Matthew was the third-most-popular boys' name in America for most of the 1980s. The 1983 peak put more than 60,000 boys onto U.S. birth certificates with the name in a single year. Forty years later, the name has fallen to its lowest ranking since the 1950s — and in 2024 it has been overtaken in the U.S. by its Spanish form, Mateo, for the first time.
The tax collector who became an evangelist
Matthew comes from the Hebrew Mattityahu, meaning "gift of God" — entering English through the Greek Mattheos and the Latin Matthaeus. The biblical Matthew was one of the twelve apostles, traditionally identified as the author of the first Gospel and a former tax collector for the Roman administration in Galilee.
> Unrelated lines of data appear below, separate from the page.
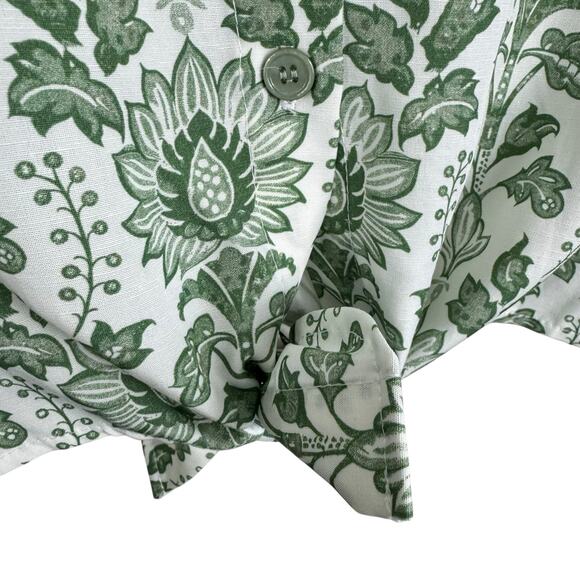 ASCOLLECTION NWT Green White Floral Cotton Tencel Cropped Button Up Blouse Sz M - Picture 4 of 8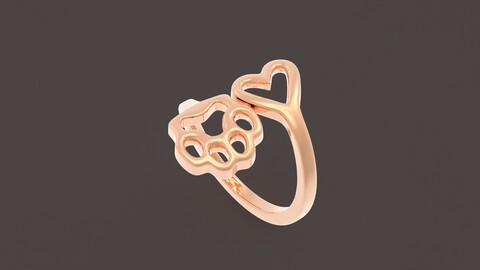 Heart and paw ring 3D print model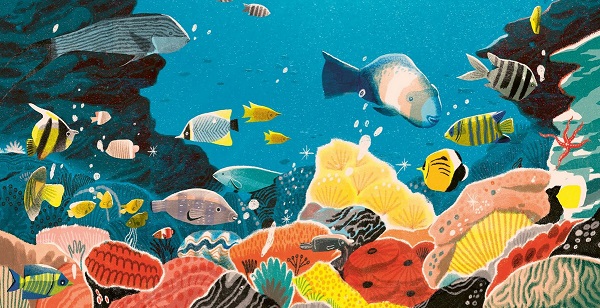 Ilustración de La gran barrera de coral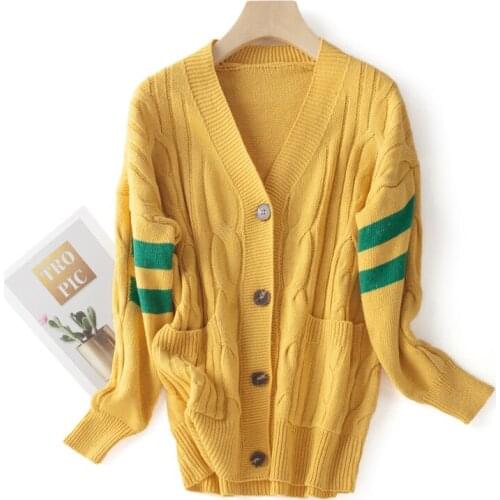 Languid wind Sweater Jacket Medium Length autumn winter 2021 new student loose Korean versatile sweater cardigan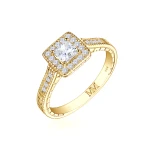 Paragone - Princess Cut Moissanite Halo Engagement Ring With Textured Band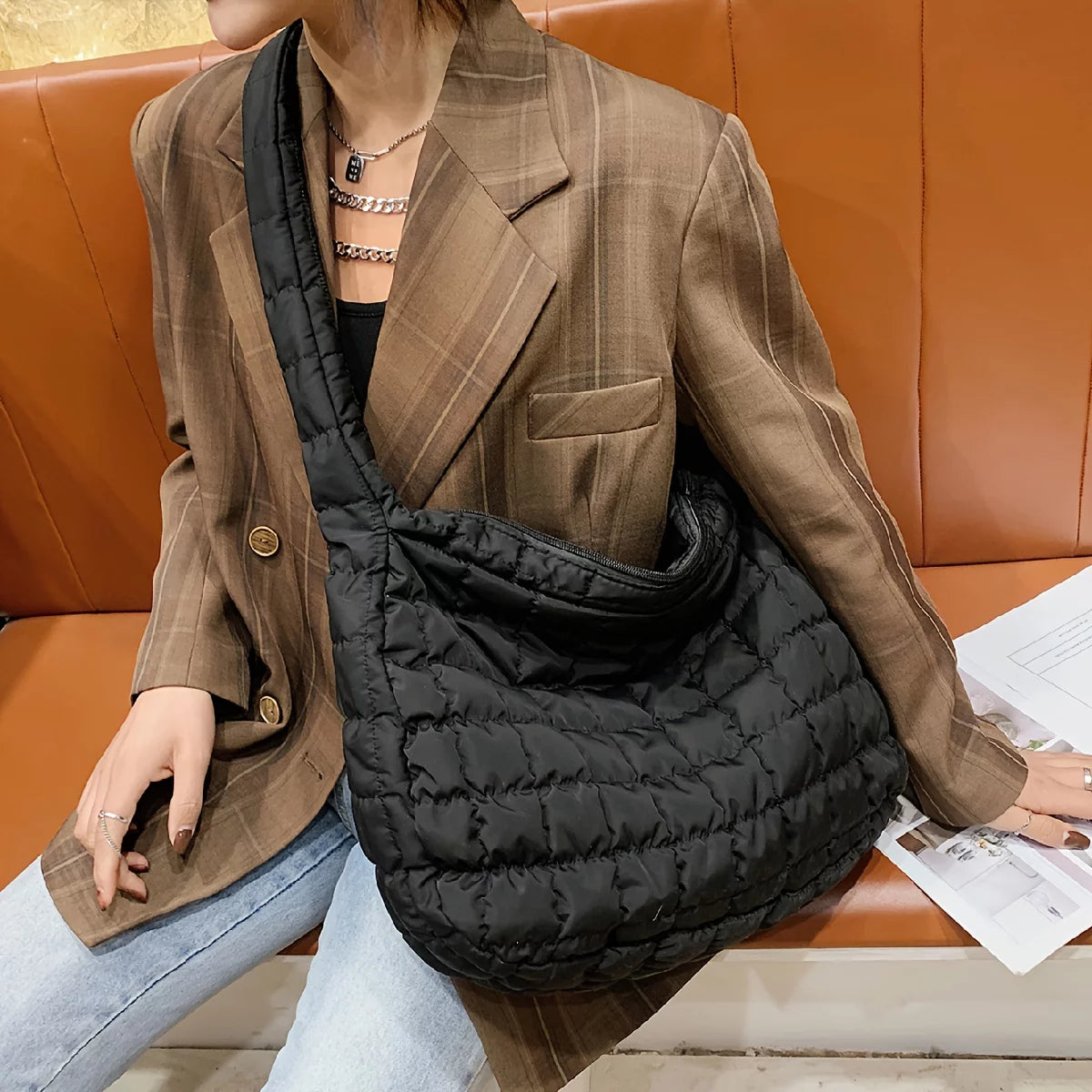 Quilted Cotton Tote Bag V828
The combination — a despised civil servant transformed into an evangelist — gave the name a redemption arc that sustained its popularity across Western Christian tradition.
The name's continuous European use traces back to medieval Christianity, with strong representation in English-, French-, German-, Spanish-, and Italian-speaking traditions. Each language produced its own form: Matthew (English), Matthias and Matthieu (French), Matteo (Italian), Mateo (Spanish), Matthias (German), Matvei (Russian).
The 1980s peak in context
Matthew's late-20th-century rise is one of the most visible naming trends in American postwar history. From a 1950s rank around #50, the name climbed to top 5 by the early 1980s and held there for nearly two decades. Demographers have linked the surge to the broader return of biblical names that began in the 1970s alongside Jacob, Joshua, and Daniel.
Common 1980s-era pairings made Matthew Michael, Matthew James, and Matthew David common combinations. The natural nickname Matt has its own SSA trajectory but has remained the dominant casual form for adult Matthews, with Matty serving as a childhood diminutive.
The counter-reading: is Matthew now dated?
The conventional read in 2025 is that Matthew has aged into a generationally-coded name — heavily associated with men currently in their 30s and 40s. The SSA data supports this. Matthew has fallen from a 1983 peak count above 60,000 to roughly 6,000 in 2024 — a decline of 90% in absolute usage, alongside a rank drop from #3 to #33.
For parents weighing Matthew in 2025, the name carries a clear generational signal that Joseph or David do not. A Matthew born today will share the name with his uncles and his teachers, but with relatively few of his classmates. Whether that is a feature or a flaw depends on whether the family wants the name to feel deeply familiar (yes) or generationally distinctive (less so). The biblical and apostolic roots remain as anchoring depth regardless of where the rank goes next.